▸ Required tasks:
[1] From the article on Australian regulatory enforcement below, list the countries and regions that Australia has historically lagged behind in backing regulation with powerful enforcement.
[2] According to the article on Australian regulatory enforcement below, how much have regulators fined financial services businesses over the last nine years?
[3] Write what comes next in the article on Australian regulatory enforcement below, picking up after its final sentence.

▸ Source extract:
┏━━
Historically, Australia has lagged behind the United States, western Europe and Asia-Pacific countries such as Singapore in backing regulation with powerful enforcement.
However, poor corporate conduct and increased global privacy protection measures are increasing the Australian community’s appetite for penalties, fees, and fines.
What implications does this newfound appetite for punishment have for Australian businesses?
They need only to look at overseas experiences for an idea. Over the last nine years, regulators have fined financial services businesses alone $342 billion for regulatory failures. This has erased an estimated $850 billion in profits for the top 50 global banks.1
This year, the European Union’s General Data Protection Regulation (GDPR) – that aims to protect the data and privacy of EU citizens– became enforceable.
According to the Office of the Australian Information Commissioner, the GDPR applies to Australian businesses with establishments in the EU or that provide goods and services to EU citizens anywhere in the world.
Breaches of compliance may incur penalties of up to 4% of global annual revenue and a enforced shutdown of EU operations.
However, for financial service organizations, fines may be only one aspect of punishment for risk management breakdowns.
Regulators may require them to keep more capital available to deal with failures, or demand they dedicate more skilled employees to the areas accountable for breaches. Failures in compliance or breaches of private data can also incur billions in losses to an organization’s market capitalization in public markets. The entire financial services industry is built on trust, and the reputational impacts of a failure can also be long reaching and hard to quantify.
With compliance breaches presenting a higher risk of sizeable fines or other enforcement actions, boards and executives are under pressure to make compliance a key priority.
Big businesses – with the greatest resources and the most to lose from powerful enforcement – are scrambling to improve their compliance regimes. Other businesses are following suit.
Unsurprisingly, urgency in Australia is greatest in the financial services sector. Executives and boards are closely monitoring risk and compliance teams and allocating resources to upgrade their organisations’ capabilities in this area.
┗━━
▸ Dataset extract:
┏━━
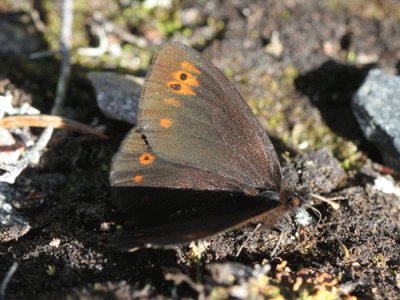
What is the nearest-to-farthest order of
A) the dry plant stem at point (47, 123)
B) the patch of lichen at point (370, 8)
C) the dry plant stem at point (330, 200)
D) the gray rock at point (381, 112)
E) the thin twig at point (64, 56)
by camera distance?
the dry plant stem at point (330, 200)
the dry plant stem at point (47, 123)
the gray rock at point (381, 112)
the thin twig at point (64, 56)
the patch of lichen at point (370, 8)

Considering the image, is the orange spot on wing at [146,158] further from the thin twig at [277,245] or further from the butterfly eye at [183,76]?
the thin twig at [277,245]

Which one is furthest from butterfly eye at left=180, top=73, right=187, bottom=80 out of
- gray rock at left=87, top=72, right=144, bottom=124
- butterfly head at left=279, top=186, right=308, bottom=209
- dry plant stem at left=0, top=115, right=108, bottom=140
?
dry plant stem at left=0, top=115, right=108, bottom=140

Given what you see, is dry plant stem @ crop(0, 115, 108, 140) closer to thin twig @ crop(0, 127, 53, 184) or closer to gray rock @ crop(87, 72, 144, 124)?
thin twig @ crop(0, 127, 53, 184)

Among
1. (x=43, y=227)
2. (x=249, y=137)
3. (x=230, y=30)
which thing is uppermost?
(x=230, y=30)

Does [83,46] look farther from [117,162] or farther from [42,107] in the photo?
[117,162]

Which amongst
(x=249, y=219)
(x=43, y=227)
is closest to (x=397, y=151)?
(x=249, y=219)

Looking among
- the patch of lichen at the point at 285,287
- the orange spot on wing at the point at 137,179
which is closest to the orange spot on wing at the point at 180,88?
the orange spot on wing at the point at 137,179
┗━━
▸ Task answers:
[1] The United States, western Europe, and Asia-Pacific countries such as Singapore.

[2] $342 billion.

[3]
So what are the key regulatory risks businesses in Australia should protect themselves against?
The first is cyber-security, including data breaches. Nearly every board is watching this issue closely and directors want to know how customer, employee and intellectual property data, and financial and operational information, is being secured.
The second – closely related – area of risk is regulatory failure, especially privacy breaches. Businesses are being required to comply with increasingly strict regulations and legislation governing the storage and handling of personal data.
The third is third- or fourth-party risk. This occurs when a business interacts with other organisations, and those organisations deal with other parties on behalf of that business. Boards and senior executive teams need to consider the implications of third or fourth parties operating in ways incompatible with their business’s values, culture or regulatory obligations.
This increasingly becomes an issue as more organizations outsource significant portions of their operations to third parties. Breaches involving third parties are on average 12% more costly to remediate, underscoring the need to continuously manage vendor risk.2
How can businesses identify risks in real time and respond in a coordinated fashion? The key is to create an integrated risk program across the organisation. This program needs to rest on a solid foundation that supports strategy, people, processes and technology.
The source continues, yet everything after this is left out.